山口範雄氏(以下、敬称略) 最大の出来事はやはり、日本旅行業協会(JATA)との共催で「ツーリズムEXPOジャパン」を初開催したことだ。世界の151ヶ国・地域と47都道府県すべてが出展し、目標を上回る約15万8000人が来場して大いに盛り上がった。さらに観光庁が主催する「VISIT JAPANトラベルマート」や「VISIT JAPAN MICEマート」も同時に開催され、「ジャパン・トラベル・ウィーク」として大々的に開催した。裾野が非常に広い観光産業において、官民が連携して海外・国内・訪日の三位一体に向けた活動を具体化したということで、非常に大きな意味があったと思う。

 2014年全体を振り返ると、国内旅行は消費税増税の影響が少々あったものの、女性やシニアが牽引力となり、一言で言えば堅調だった。2013年の富士山や和食に続き、2014年も富岡製糸場や和紙が世界遺産に指定され、明るい話題が多かった。その他にもLCCの増便や新規路線開設、横浜を中心としたクルーズの日本発着、三陸鉄道の運転再開、今春の北陸新幹線開通、国際的なホテルの進出などが注目を集め、堅調さを裏付けた。

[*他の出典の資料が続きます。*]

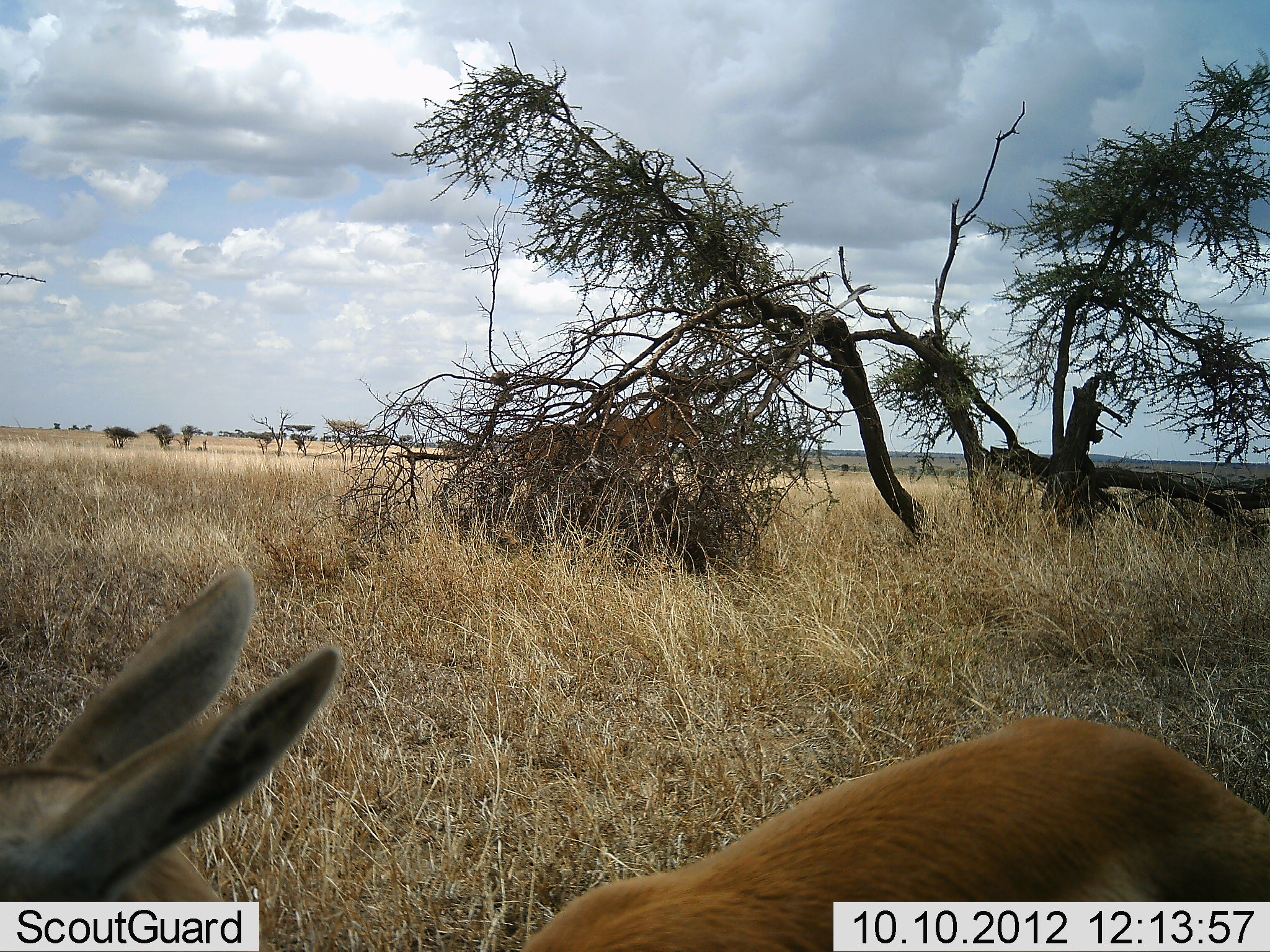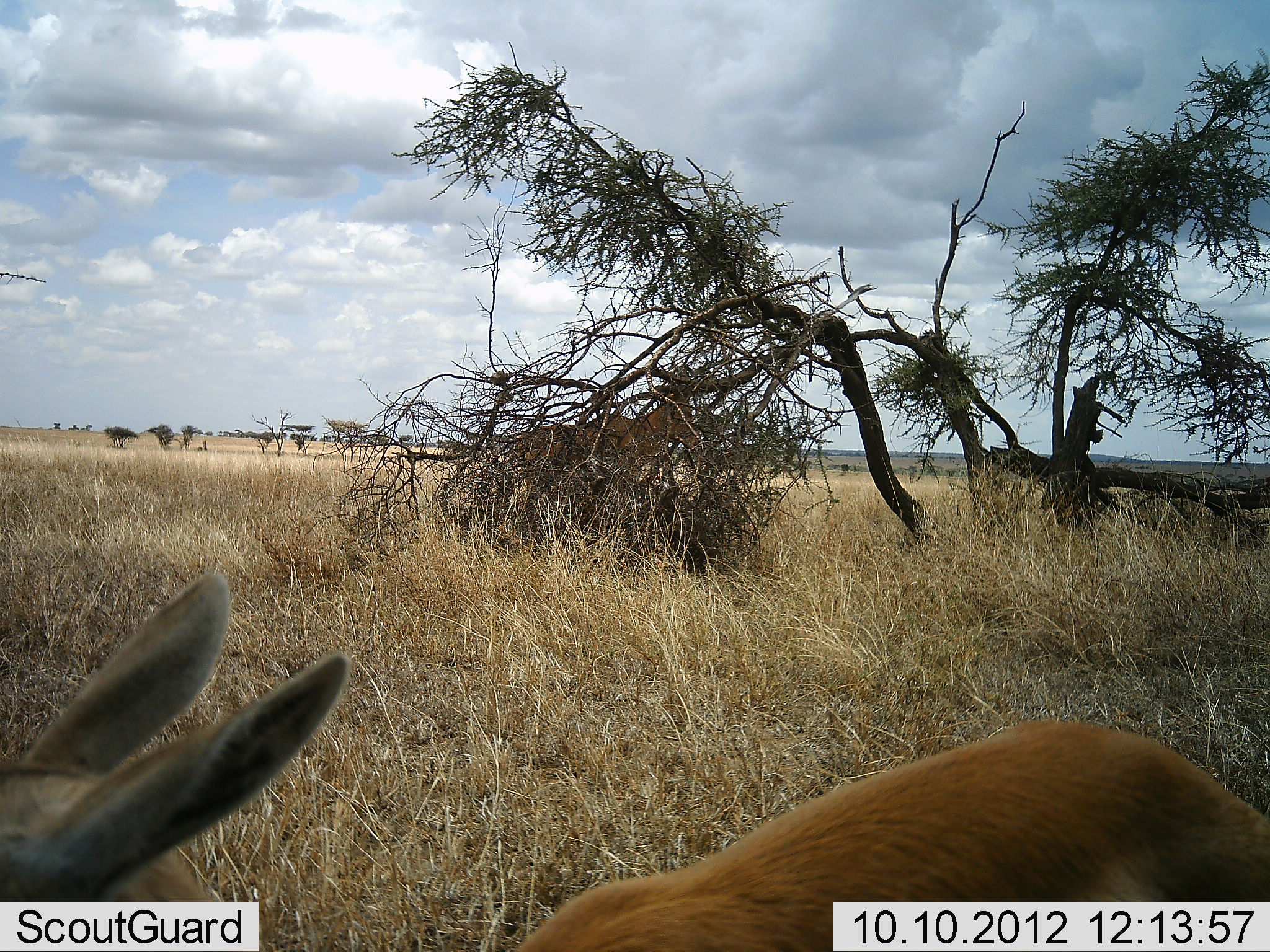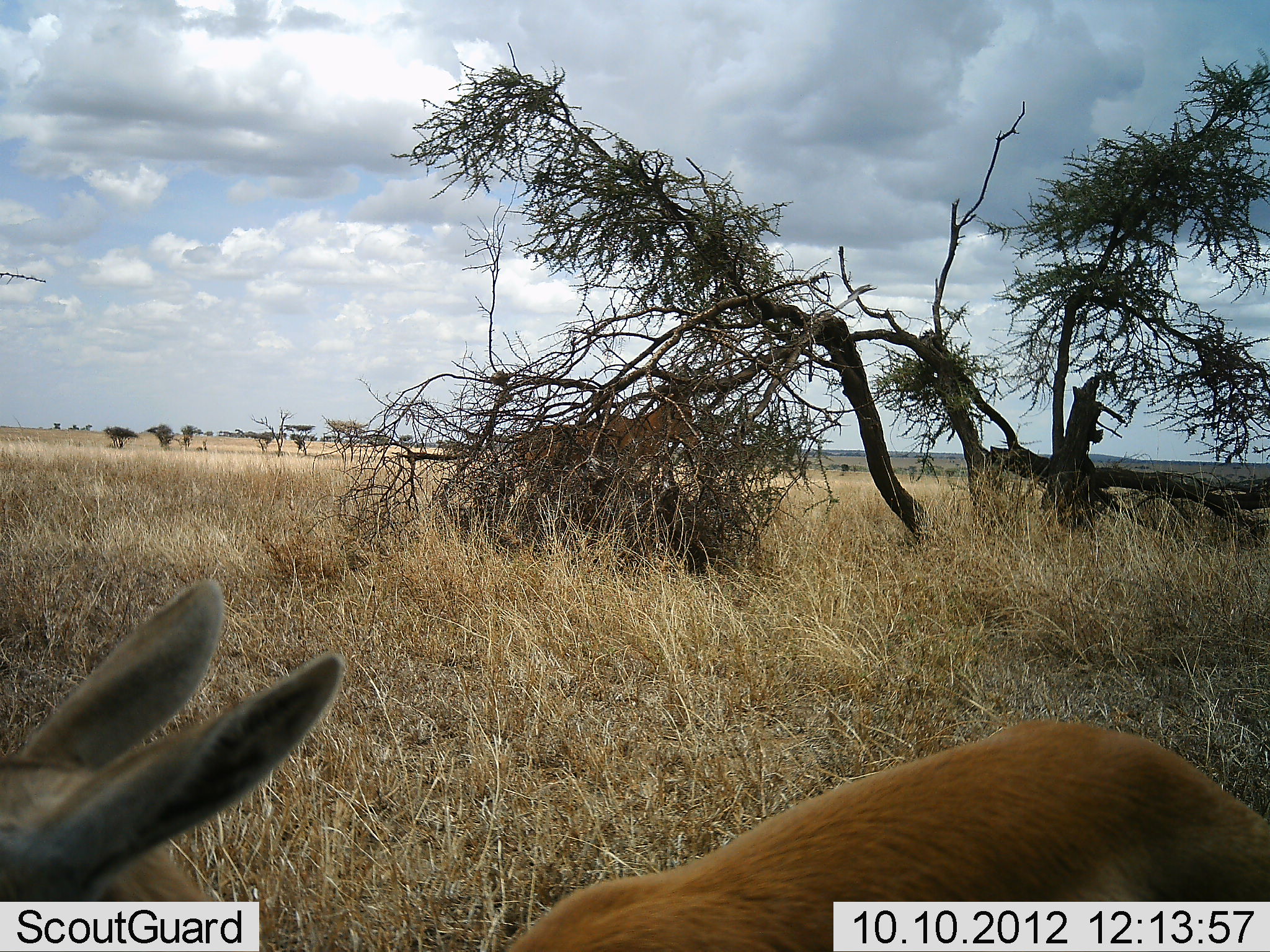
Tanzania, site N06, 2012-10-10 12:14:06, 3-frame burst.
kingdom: Animalia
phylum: Chordata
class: Mammalia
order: Artiodactyla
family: Bovidae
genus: Eudorcas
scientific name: Eudorcas thomsonii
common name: thomson's gazelle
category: gazellethomsons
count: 1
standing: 100%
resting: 0%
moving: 0%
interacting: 0%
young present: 0%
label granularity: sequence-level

 訪日旅行については年間の外国人旅行者数が1300万人を超え、素晴らしい伸びを見せている。中国や韓国については政治的な問題もあり、日本からの旅行者数は低迷しているが、両国からの旅行者数は急激に伸びている。台湾はさらに素晴らしく、2014年の旅行者数は韓国を追い抜くかしれない。また、即効性のあるビザ要件緩和措置を続けて実施したことで、ASEANからの旅行者数も急増している。新免税制度の導入もタイムリーだった。

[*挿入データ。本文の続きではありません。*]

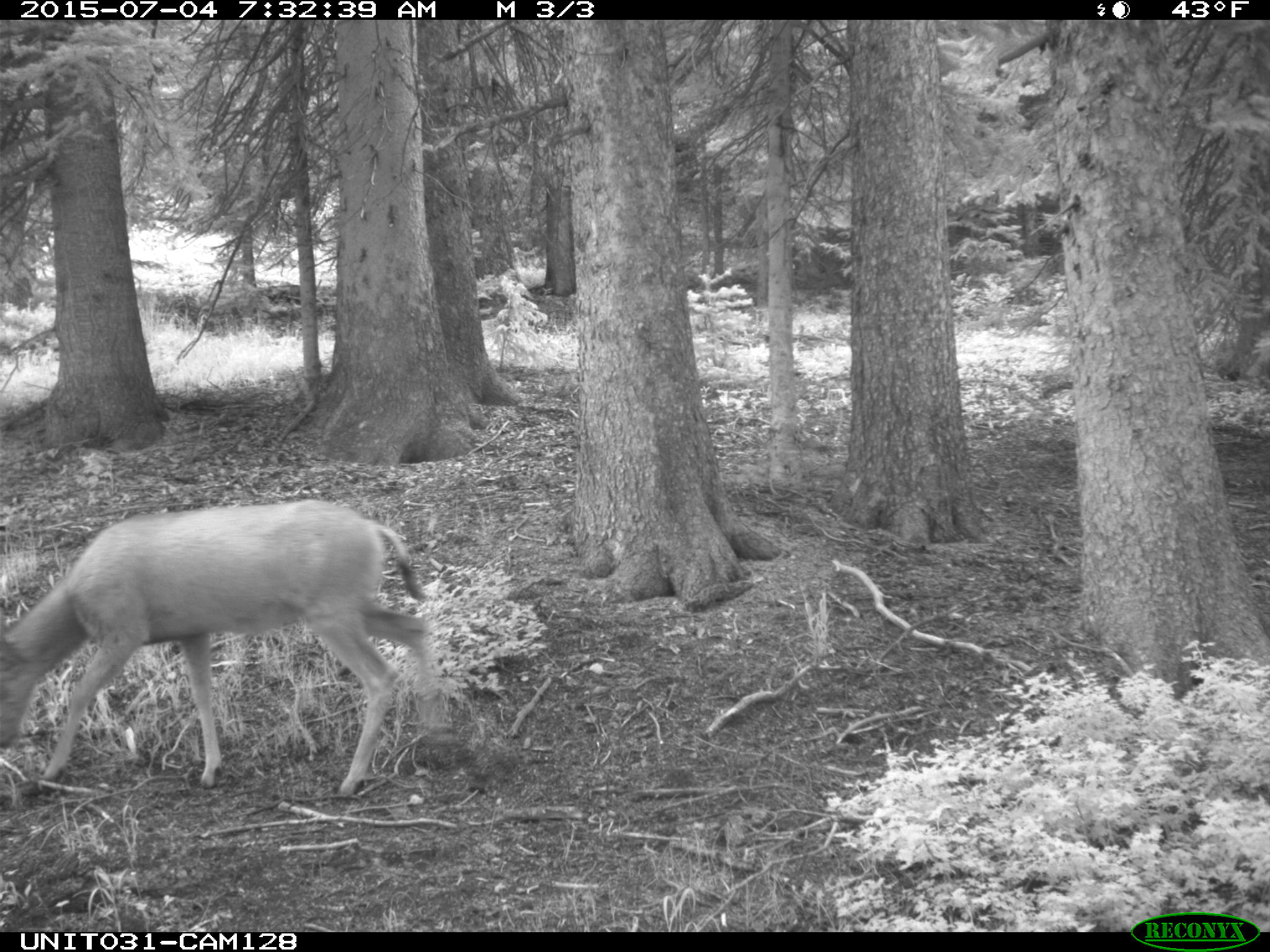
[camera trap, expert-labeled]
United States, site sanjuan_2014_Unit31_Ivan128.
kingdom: Animalia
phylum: Chordata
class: Mammalia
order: Artiodactyla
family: Cervidae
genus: Odocoileus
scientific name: Odocoileus hemionus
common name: mule deer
Odocoileus hemionus (mule deer).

─国内や訪日の好調を維持するために必要なことは何でしょうか

山口 観光産業にとって大事なポイントは「裾野が広い」ということだ。観光客が増えれば航空会社や旅行会社などに限らず、小売業や我々のような食品産業も需要が増す。そのことは、銀座4丁目の中国語があふれた光景などを見れば実感できると思う。

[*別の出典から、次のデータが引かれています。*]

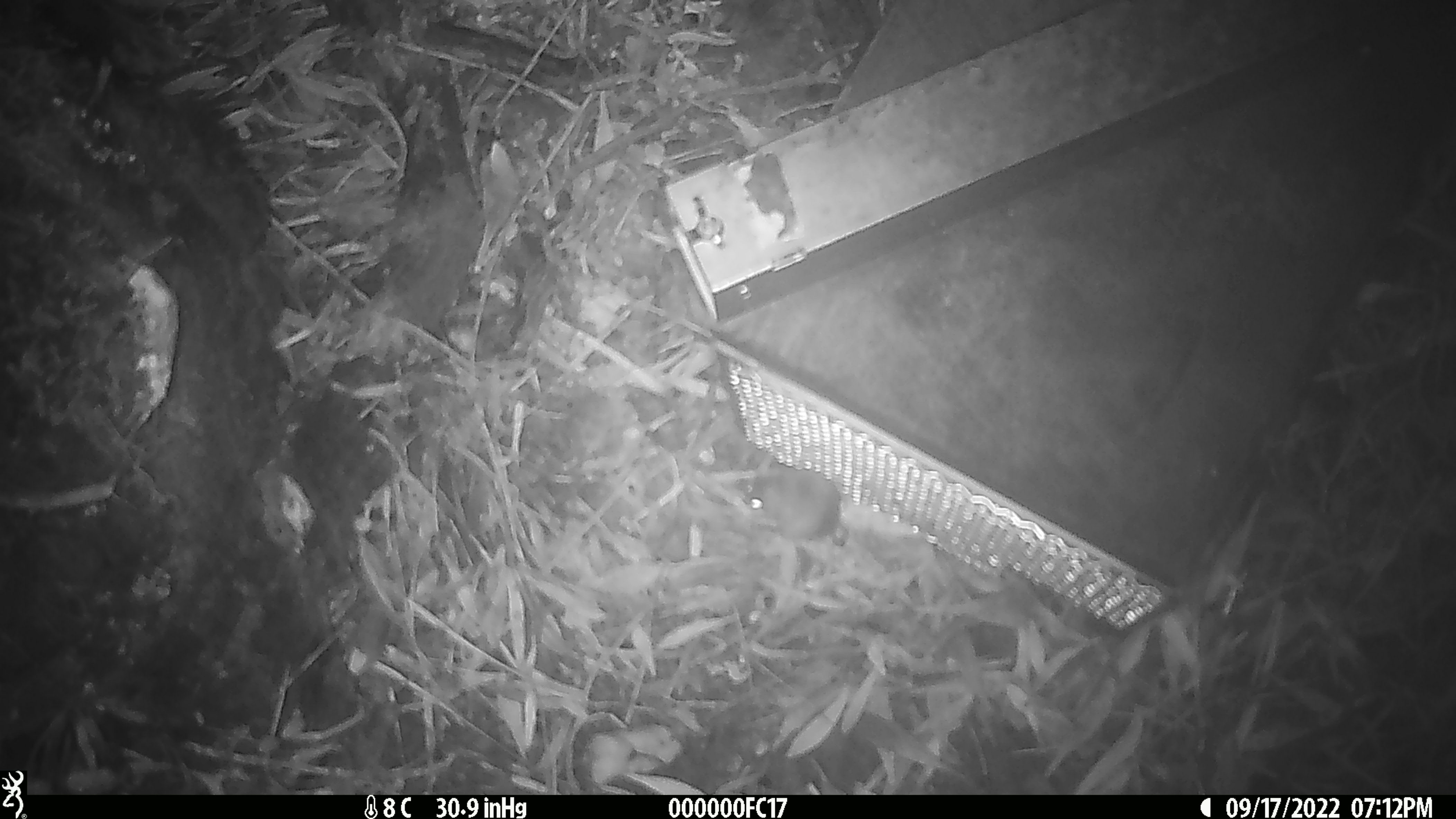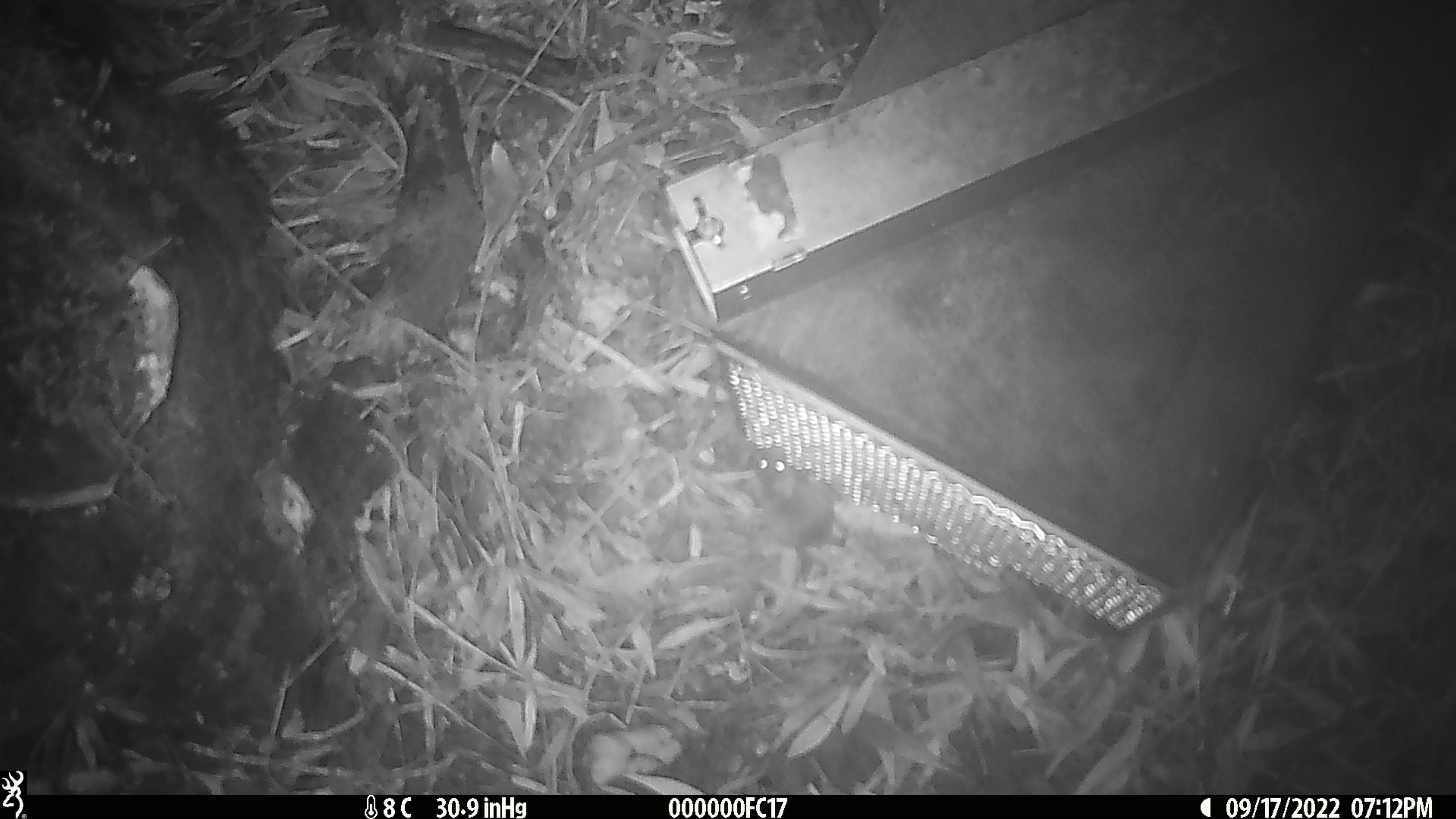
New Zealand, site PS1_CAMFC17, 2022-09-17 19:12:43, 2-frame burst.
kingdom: Animalia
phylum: Chordata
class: Mammalia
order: Rodentia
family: Muridae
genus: Mus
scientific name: Mus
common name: mouse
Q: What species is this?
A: Mouse (Mus).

 従来のような名所を訪れるだけの観光ではなく、他産業と連携した農業ツーリズムや医療ツーリズム、産業観光など、新しい形の観光の萌芽が見え始めているのは良いことだと思う。特に農業ツーリズムについては、外国人が地方の果樹農家を訪れたり、日本人が道の駅を訪れたりして、農観連携が地方創生につながっているケースも見られる。地方創生は第3次安部内閣でも国策として推進しているが、その大きな部分を観光産業が担うことができればと考えている。